Student AI Learning Compact
SALC Governance Framework
Version 1.0 | March 2026
Seven domains of principled standards for AI interaction with K-8 students. Convened by the Fulcra Institute.
These standards are written as a covenant — a shared commitment among districts, platforms, schools, and families to the children in K-8 learning environments. They are not a compliance checklist. They are the floor below which no SALC signatory may fall, and the foundation upon which every implementation must be built.
The Seven Domains
Legal and Compliance
Every SALC-compliant platform builds child safety law into its architecture, not its handbook.
Content Guardrails
The AI operates within defined topical boundaries appropriate to the child, with redirection that never shames.
Interaction Boundaries
All AI systems stay within their defined role; dialogic AI asks rather than tells.
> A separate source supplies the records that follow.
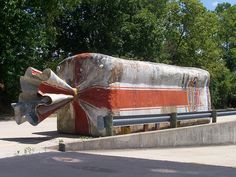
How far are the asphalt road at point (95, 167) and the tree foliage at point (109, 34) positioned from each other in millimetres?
20095

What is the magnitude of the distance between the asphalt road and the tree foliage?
20095 millimetres

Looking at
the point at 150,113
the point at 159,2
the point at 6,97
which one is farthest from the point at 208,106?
the point at 159,2

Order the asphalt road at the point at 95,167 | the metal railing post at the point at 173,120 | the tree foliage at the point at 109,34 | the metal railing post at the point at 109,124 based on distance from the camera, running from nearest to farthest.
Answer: the asphalt road at the point at 95,167
the metal railing post at the point at 109,124
the metal railing post at the point at 173,120
the tree foliage at the point at 109,34

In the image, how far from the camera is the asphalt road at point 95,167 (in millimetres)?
10016

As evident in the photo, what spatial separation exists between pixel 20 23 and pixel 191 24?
2416 centimetres

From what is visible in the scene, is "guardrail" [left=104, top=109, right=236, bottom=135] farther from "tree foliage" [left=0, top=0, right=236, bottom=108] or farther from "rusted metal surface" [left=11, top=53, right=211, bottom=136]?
"tree foliage" [left=0, top=0, right=236, bottom=108]

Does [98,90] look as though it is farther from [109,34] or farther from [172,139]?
[109,34]

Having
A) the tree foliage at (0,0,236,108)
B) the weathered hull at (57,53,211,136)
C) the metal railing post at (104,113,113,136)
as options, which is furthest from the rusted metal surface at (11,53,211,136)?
the tree foliage at (0,0,236,108)

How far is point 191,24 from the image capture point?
51750 millimetres

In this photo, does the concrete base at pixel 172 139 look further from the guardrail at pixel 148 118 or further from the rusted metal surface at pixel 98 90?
the rusted metal surface at pixel 98 90

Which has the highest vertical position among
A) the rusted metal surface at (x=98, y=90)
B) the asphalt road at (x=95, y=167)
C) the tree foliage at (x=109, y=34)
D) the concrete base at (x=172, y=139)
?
the tree foliage at (x=109, y=34)

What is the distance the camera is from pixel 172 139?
1783 centimetres

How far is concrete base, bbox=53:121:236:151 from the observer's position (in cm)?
1412

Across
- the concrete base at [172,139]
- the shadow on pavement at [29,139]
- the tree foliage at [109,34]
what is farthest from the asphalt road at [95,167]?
the tree foliage at [109,34]
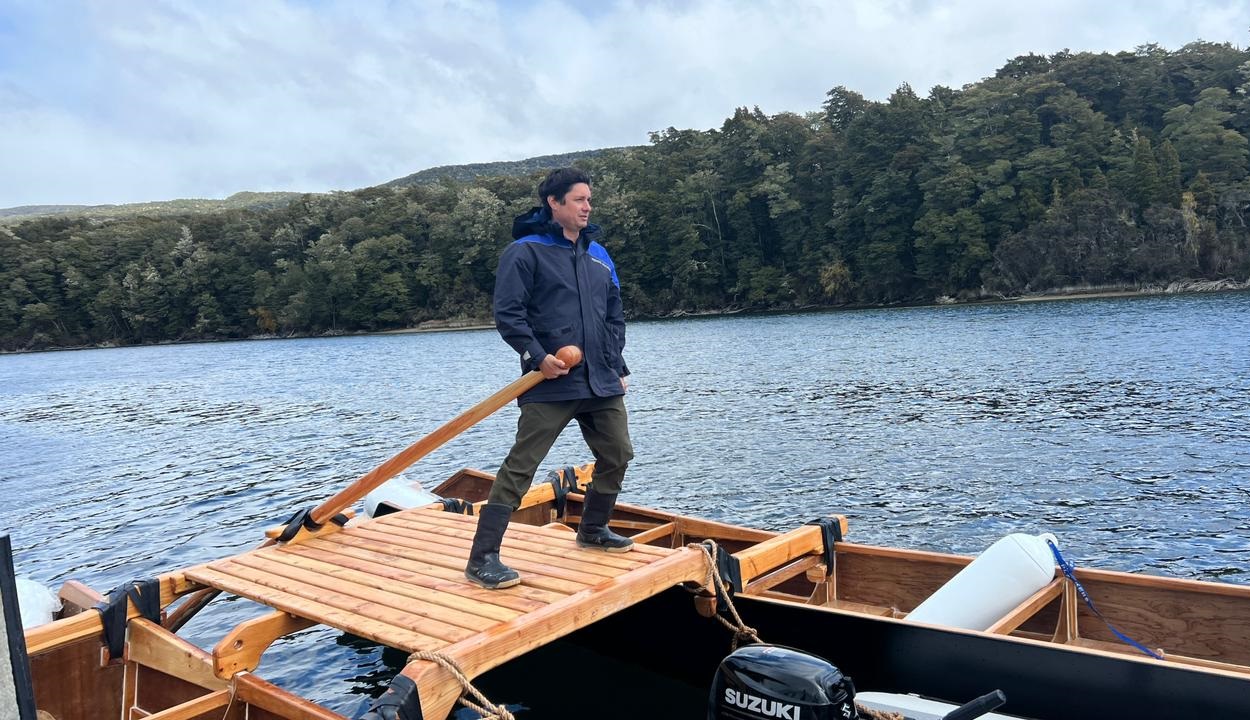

Safety and Escalation Protocols
No child who discloses distress is left alone with an AI.
Session Structure Rules
Every session is purposeful, time-bounded, and designed for the developmental reality of the student in it.
Transparency Requirements
Students, teachers, and families know what the system is, what it captures, and what it does with it.
Equity and Access Standards
The framework is only as strong as its weakest implementation.
These seven domains represent the Fulcra Institute's founding standards for SALC. They are reviewed annually by the coalition governance body, with revisions published as versioned updates. Version 1.0 of these standards takes effect upon the launch of the SALC coalition at teachingwithai.org.
Framework Extensions
Extensions to the SALC address specific operational contexts not fully covered by the seven core domains. They are published under the same license and carry the same institutional weight.
AI Response & Reporting Protocol
Standards for how AI dialogue systems should respond to unexpected, inappropriate, or distressing student input — and how such events should be communicated to teachers. Defines three governing principles and six operational standards including tiered response classification, pre-defined safety responses, and blocklist governance.